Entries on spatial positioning
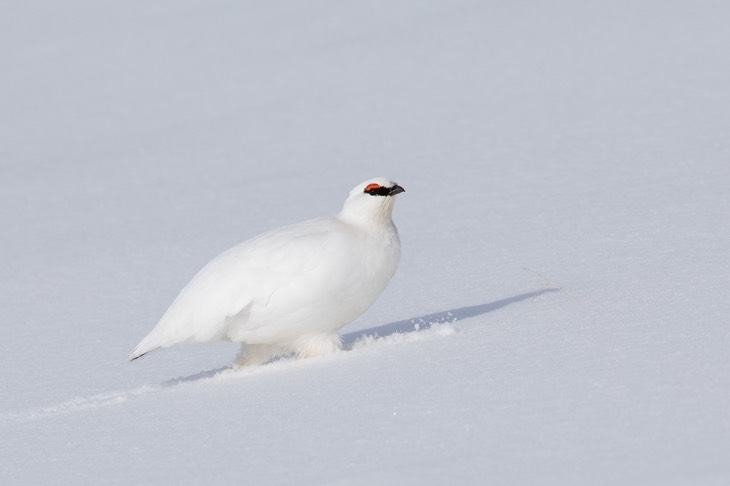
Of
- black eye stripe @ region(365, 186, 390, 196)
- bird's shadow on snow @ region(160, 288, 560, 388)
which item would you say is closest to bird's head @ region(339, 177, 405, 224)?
black eye stripe @ region(365, 186, 390, 196)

Short problem: Return the listing above word for word, with the pictures removed.

Reply to the exercise:
Of
- black eye stripe @ region(365, 186, 390, 196)
- bird's shadow on snow @ region(160, 288, 560, 388)
which item would you say is closest to bird's head @ region(339, 177, 405, 224)?
black eye stripe @ region(365, 186, 390, 196)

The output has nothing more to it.